**Extract provided:**
XIII.8 Purchase or Substitution. In the event Lessor accepts any offer by Lessee
to purchase the Leased Property or to substitute a property or properties for
the Leased Property, this Lease shall terminate upon payment of the purchase
price and execution and delivery of all documentation in accordance with Article
XVII, or execution and delivery of all documents required in connection with a
Substitute Property under Article XX. Lessor shall remit to Lessee, or in the
case of a purchase allow Lessee a credit toward the purchase price, an amount
equal to all insurance proceeds being held in trust by Lessor.
XIII.9 Waiver. Lessee hereby knowingly and expressly waives any statutory or
common law rights of termination which may arise by reason of any damage or
destruction of the Facility.
ARTICLE XIV
CONDEMNATION
XIV.1 Parties' Rights and Obligations. If during the Term there is any Taking of
all or any part of the Leased Property or any interest in this Lease by
Condemnation, the rights and obligations of the parties shall be determined by
this Article XIV.
XIV.2 Total Taking. If there is a Taking of all of the Leased Property by
Condemnation, this Lease shall terminate on the Date of Taking, and the Minimum
Rent and all Additional Charges paid or payable hereunder shall be apportioned
and paid to the Date of Taking.

**Written exercise:**
Answer these questions about the lease extract:
(a) Under "Purchase or Substitution," what amount must Lessor remit to Lessee or credit toward the purchase price?
(b) What rights does Lessee waive in the "Waiver" section?
(c) When does the Lease terminate if all of the Leased Property is taken by Condemnation?

**Information shown:**

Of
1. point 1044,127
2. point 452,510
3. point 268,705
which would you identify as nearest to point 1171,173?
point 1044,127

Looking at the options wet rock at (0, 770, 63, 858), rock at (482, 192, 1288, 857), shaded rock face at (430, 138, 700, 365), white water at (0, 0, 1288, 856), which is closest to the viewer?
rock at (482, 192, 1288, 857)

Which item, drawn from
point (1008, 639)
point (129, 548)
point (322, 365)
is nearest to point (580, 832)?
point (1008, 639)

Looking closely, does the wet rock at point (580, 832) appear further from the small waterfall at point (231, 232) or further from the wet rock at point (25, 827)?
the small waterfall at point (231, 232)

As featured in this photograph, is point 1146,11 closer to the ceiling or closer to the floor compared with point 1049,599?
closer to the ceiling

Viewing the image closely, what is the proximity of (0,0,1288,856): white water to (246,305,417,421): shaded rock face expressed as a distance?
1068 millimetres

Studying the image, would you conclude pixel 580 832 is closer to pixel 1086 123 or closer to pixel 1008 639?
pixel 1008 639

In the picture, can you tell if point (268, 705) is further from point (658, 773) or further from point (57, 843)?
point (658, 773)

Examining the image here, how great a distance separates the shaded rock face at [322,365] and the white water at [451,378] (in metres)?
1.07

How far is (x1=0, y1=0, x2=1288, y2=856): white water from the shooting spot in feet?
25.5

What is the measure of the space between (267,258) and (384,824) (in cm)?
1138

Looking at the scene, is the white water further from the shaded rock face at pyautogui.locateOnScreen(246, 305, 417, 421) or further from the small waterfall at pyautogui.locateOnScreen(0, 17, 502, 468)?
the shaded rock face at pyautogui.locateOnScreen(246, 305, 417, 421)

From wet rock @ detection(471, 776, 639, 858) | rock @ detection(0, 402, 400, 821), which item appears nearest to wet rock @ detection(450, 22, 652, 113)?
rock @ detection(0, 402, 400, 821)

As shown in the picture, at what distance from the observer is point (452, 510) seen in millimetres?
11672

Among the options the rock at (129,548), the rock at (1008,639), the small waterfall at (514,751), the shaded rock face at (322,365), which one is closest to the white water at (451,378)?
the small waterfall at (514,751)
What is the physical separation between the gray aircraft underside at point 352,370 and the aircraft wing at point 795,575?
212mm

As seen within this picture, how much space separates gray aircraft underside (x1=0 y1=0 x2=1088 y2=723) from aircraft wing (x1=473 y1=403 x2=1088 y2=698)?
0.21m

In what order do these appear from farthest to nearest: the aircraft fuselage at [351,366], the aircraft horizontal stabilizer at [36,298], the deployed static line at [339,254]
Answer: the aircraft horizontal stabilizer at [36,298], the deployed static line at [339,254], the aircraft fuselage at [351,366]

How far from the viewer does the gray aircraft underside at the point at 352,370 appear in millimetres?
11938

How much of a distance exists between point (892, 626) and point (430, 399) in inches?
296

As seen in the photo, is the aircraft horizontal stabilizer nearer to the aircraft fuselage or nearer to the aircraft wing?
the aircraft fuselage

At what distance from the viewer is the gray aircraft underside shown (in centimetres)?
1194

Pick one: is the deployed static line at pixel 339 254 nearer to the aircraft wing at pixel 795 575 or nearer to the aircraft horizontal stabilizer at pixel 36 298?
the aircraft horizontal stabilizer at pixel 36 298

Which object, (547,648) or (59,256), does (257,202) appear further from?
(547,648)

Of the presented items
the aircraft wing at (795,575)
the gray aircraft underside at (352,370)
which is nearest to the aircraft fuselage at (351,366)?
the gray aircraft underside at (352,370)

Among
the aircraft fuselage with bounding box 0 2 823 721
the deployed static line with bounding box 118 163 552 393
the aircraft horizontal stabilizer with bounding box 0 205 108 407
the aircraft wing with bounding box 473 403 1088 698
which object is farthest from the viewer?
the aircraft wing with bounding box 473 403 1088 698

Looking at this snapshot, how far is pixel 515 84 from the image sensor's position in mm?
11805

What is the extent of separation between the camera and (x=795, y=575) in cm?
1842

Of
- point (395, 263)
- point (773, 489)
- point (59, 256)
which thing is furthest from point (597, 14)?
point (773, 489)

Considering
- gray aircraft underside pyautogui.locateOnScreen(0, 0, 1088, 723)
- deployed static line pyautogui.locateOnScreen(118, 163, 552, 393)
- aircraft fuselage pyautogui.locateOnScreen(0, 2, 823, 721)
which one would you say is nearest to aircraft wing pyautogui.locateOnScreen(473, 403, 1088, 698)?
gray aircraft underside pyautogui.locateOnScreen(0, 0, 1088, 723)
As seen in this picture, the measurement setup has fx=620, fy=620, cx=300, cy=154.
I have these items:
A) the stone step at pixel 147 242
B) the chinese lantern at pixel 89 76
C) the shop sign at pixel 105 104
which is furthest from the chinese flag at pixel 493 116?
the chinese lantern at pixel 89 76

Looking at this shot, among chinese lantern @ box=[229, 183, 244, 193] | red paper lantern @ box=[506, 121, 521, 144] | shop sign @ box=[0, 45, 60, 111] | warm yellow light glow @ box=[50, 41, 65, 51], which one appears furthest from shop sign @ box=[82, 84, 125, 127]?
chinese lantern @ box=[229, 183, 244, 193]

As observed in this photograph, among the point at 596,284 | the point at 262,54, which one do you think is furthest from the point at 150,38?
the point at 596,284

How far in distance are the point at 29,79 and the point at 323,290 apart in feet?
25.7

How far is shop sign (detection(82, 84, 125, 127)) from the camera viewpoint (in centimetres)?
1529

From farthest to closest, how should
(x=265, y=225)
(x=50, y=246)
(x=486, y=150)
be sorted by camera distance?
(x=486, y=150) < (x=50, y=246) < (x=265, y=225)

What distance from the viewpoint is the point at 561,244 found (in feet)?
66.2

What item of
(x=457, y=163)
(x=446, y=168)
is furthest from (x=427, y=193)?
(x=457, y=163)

**Solution for this task:**
(a) An amount equal to all insurance proceeds being held in trust by Lessor.
(b) Any statutory or common law rights of termination that may arise by reason of any damage or destruction of the Facility.
(c) On the Date of Taking.